Thats a bit harsh - the thread bearer has done a relevant degree so training is probably one of the things to worry least about.
Its also an oversimplification as more experienced staff command higher salaries so if they cant generate sufficient revenues they might, in some circumstances, be higher risk and undercut by more enthusiastic and well trained folk.
What you probably need to do is convert your relevant academic/training 'currency' into the 'currency' of experience.
As you are most probably aware you need to find the right opportunity and invest sufficient time to do this.
Research your market - which consultancies have strengths in systems, technology and innovation. Its probably a good strategy to target smaller ones (but if you can widen the field that means more people that you can approach). Who are their clients? What skills are they looking for in new hires? How can you demonstrate this from a mixture of your academic knowledge and the experience you do have?
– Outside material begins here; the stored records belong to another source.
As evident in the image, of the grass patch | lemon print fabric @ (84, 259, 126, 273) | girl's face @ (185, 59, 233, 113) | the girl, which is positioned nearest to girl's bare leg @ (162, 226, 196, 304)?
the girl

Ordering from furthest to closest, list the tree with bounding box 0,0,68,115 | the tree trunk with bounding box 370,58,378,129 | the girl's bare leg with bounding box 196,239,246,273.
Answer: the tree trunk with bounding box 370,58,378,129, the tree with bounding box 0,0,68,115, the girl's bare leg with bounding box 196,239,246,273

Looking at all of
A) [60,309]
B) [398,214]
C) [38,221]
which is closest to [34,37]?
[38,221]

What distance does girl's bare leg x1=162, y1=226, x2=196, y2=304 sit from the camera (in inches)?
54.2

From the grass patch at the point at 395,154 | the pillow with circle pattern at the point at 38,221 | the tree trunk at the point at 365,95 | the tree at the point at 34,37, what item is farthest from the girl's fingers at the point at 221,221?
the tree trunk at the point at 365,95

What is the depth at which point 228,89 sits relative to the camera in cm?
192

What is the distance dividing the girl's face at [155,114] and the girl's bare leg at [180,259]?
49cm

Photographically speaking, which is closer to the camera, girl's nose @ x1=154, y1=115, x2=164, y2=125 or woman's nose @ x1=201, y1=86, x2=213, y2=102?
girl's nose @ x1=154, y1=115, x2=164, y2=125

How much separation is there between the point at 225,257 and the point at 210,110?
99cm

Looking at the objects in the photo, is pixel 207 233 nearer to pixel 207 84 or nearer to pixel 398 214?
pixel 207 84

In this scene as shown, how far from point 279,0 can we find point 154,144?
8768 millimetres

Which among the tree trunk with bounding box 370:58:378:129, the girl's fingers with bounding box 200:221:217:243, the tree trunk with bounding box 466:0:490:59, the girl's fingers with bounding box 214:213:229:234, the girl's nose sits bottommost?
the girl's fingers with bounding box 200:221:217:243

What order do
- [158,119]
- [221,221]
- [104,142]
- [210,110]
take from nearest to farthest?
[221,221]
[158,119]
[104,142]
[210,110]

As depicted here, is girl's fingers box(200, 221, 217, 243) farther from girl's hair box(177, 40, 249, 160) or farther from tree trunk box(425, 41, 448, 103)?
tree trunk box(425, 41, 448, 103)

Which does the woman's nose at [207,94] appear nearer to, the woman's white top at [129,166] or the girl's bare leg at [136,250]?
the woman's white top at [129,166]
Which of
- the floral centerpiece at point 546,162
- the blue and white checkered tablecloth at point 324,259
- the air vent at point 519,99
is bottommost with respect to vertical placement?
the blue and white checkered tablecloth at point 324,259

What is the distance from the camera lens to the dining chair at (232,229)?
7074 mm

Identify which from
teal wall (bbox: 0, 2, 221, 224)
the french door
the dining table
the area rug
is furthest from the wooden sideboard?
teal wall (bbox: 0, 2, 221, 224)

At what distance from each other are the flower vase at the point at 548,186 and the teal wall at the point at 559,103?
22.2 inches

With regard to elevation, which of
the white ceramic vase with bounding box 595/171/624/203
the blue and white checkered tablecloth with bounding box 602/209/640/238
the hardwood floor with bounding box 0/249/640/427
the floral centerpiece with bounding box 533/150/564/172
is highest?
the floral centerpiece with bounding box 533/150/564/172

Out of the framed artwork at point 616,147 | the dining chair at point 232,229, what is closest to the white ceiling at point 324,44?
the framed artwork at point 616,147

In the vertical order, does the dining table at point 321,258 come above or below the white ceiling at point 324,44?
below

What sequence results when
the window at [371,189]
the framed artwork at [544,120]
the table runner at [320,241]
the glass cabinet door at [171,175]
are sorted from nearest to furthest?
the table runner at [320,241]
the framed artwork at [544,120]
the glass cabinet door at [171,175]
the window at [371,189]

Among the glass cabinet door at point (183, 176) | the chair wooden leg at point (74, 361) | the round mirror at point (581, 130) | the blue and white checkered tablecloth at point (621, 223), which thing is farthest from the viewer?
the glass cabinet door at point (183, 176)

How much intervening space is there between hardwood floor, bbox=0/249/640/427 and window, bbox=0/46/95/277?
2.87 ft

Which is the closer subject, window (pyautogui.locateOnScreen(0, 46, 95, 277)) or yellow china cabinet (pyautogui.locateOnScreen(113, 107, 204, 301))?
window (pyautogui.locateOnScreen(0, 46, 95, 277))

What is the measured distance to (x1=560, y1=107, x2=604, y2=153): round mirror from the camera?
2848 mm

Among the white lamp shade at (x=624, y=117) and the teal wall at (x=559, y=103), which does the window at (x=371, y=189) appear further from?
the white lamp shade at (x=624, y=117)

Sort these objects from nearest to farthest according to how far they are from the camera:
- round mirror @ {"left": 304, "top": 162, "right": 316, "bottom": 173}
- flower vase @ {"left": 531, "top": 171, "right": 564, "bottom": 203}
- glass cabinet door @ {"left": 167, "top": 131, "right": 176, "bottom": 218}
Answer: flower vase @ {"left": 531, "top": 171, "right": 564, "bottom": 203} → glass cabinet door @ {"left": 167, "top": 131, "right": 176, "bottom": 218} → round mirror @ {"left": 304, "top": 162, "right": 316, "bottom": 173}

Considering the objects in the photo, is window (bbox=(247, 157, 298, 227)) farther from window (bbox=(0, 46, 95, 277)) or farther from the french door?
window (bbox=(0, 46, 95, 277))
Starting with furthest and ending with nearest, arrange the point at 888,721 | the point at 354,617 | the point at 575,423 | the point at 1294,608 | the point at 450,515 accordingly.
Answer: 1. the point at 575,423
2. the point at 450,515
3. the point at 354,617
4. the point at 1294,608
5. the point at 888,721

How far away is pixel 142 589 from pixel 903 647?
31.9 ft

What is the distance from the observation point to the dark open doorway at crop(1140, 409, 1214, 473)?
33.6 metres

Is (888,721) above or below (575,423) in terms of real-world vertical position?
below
Get a bit lateral. You might be able to explain how you have systems analyst skills from your experience that you could apply to clients in a different commercial sector because your degree has already trained you to use your skills in other commercial sectors. That way you are challenging the notion that:
a) you dont have enough commercial experience
b) that your academic knowledge is not relevant to a future employer
I would really upweight and emphasise the experience you do have if you get interviewed (even if its not very much). Downweight the academic stuff (OK state it) but focus on what might interestthem (explain why you wanted to a commercially orientated MSc). Things like your CGPA score should be just stated in a matter of fact way or just put on CV. Sorry but its unlikely to be a big talking point - they can tell you're switched on by the distinction.
Essentially research your market, visit potential employer websites and keep chasing them until you get hired.